[近代五種]
山中詩乃(自衛隊体育学校)<Vol.4>「ロンドンで輝く結果を」

スポーツコミュニケーションズ

金メダルを待受に

「課題はたくさんあります。フェンシングにしても反応はできても体がついてこない。1歩で出られるところを私は2歩かかっている。自分が一番得意なのはコンバイントなので、そこで勝負できるように他の種目を頑張りたい」

 まだ近代五種と出会って2年半。五輪までにやることは山のようにある。最初の種目となるフェンシングでは「駆け引きがまだできない。自分からアタックできず、受身になってしまう」と才藤監督も指摘する。

 山中は現在、ロンドン五輪の金メダルを携帯電話の待ち受け画像にしている。「金メダルしか画像がなかったんです(笑)」と笑顔をみせるが、実際にメダルを見るうちに、大舞台に参加することではなく結果を残すことに目標が変わってきた。

「今の実力では、まだまだ世界と対等に戦うことは難しいでしょう。特にヨーロッパの選手が得意なフェンシングや馬術で差をつけられる可能性が高い」

** 課題内容 **
上に掲げた近代五種の山中詩乃選手に関する記事の続きを、最後の文の後から書き継いでください。

** 提供資料 **
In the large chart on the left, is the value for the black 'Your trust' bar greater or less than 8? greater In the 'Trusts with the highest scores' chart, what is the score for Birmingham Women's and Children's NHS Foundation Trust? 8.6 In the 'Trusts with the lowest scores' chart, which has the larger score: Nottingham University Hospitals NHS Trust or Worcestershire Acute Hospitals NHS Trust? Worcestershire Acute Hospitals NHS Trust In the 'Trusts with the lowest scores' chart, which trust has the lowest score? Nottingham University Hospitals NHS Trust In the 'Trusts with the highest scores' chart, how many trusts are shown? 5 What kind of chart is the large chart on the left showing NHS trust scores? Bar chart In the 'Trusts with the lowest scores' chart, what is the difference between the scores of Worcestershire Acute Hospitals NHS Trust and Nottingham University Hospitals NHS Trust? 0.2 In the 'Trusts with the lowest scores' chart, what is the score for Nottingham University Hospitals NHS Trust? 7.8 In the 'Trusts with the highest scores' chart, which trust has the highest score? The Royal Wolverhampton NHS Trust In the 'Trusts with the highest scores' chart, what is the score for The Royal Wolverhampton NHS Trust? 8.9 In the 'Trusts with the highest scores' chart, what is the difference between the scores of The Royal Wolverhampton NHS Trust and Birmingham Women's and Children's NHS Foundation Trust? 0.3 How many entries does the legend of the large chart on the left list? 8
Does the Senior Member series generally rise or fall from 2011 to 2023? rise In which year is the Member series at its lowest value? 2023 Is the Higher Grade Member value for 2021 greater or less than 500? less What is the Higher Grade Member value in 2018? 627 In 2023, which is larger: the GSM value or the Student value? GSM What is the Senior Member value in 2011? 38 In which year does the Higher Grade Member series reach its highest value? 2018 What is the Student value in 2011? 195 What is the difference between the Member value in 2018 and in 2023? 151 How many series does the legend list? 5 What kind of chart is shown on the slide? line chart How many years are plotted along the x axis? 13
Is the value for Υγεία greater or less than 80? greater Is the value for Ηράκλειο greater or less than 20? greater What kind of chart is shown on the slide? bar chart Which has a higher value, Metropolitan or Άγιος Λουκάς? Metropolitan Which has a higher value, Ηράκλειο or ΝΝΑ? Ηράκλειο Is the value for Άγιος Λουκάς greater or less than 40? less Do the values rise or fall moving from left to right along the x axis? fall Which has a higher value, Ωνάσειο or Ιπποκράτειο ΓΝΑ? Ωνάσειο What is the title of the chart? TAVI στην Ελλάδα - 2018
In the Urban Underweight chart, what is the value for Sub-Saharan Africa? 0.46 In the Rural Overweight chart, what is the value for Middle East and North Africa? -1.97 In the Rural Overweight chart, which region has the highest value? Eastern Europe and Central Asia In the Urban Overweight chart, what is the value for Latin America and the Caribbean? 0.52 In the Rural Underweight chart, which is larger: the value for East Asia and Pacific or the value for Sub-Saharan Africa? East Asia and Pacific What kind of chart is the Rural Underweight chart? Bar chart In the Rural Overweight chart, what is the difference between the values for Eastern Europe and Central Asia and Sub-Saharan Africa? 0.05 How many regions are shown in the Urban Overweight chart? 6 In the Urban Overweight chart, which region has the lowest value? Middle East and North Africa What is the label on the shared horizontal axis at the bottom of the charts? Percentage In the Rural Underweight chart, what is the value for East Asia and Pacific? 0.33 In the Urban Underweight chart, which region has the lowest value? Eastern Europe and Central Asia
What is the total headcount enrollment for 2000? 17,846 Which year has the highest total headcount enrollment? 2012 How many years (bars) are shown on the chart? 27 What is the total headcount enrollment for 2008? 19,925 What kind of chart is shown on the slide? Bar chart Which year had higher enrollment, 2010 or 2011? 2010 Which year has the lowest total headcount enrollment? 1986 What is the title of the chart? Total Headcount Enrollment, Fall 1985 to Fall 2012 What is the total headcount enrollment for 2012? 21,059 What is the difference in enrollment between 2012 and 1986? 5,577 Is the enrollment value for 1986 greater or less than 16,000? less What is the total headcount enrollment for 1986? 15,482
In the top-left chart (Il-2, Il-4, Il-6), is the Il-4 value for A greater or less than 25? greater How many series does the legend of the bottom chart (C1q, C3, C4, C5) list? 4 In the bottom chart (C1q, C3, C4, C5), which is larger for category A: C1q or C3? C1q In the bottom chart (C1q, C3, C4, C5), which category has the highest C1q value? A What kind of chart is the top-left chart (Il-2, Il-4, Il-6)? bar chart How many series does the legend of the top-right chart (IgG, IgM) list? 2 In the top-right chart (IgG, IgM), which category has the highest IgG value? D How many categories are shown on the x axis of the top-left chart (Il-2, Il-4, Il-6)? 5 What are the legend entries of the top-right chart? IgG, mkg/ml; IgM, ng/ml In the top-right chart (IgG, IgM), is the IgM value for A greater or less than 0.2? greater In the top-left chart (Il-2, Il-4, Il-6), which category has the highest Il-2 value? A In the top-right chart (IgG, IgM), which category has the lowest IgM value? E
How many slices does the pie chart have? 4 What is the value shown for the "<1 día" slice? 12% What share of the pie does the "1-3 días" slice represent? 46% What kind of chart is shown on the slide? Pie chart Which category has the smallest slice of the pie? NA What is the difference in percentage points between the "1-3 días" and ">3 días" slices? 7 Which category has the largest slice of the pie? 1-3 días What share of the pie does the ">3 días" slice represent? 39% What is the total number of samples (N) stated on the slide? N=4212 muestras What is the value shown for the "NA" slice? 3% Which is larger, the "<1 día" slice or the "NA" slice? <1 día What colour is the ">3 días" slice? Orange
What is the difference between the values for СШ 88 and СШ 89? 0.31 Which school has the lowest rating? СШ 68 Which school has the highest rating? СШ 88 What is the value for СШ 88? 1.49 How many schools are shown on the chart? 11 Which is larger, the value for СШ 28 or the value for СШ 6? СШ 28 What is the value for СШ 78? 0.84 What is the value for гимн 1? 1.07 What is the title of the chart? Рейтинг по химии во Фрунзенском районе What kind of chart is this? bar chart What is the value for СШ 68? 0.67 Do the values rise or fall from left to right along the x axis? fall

** 解答 **
 才藤監督は五輪での戦いを決して楽観視はしていない。もちろん、本人も厳しい試合になることは分かっている。
「でも、彼女は高い目標を持って頑張れる。そこに期待したいですね」

 五輪の女子近代五種は大会最終日(8月12日)に実施される。祭典の締めくくりに金メダル級の笑顔が届くことを地元・高知の人たちは楽しみにしている。

(おわり)

山中詩乃(やまなか・しの)プロフィール>
1990年8月3日、高知県生まれ。幼稚園から水泳をはじめ、城北中では駅伝メンバーに選ばれて県大会優勝。中3から4年連続で都道府県対抗駅伝の県代表 に選ばれる。山田高では2年時に全国高校女子駅伝で県勢初の8位入賞に貢献。3年時は大分国体少年女子A5000メートルで2位に入る。09年に自衛隊入 隊。近代五種を始める。転向後1年半で迎えた11年5月のアジア・オセアニア選手権(中国・成都)で5位に入り、黒須成美とともに日本女子初のロンドン五 輪出場権を獲得した。身長158センチ、体重40キロ。

※この原稿は2012年2月に執筆した内容を加筆、修正したものです。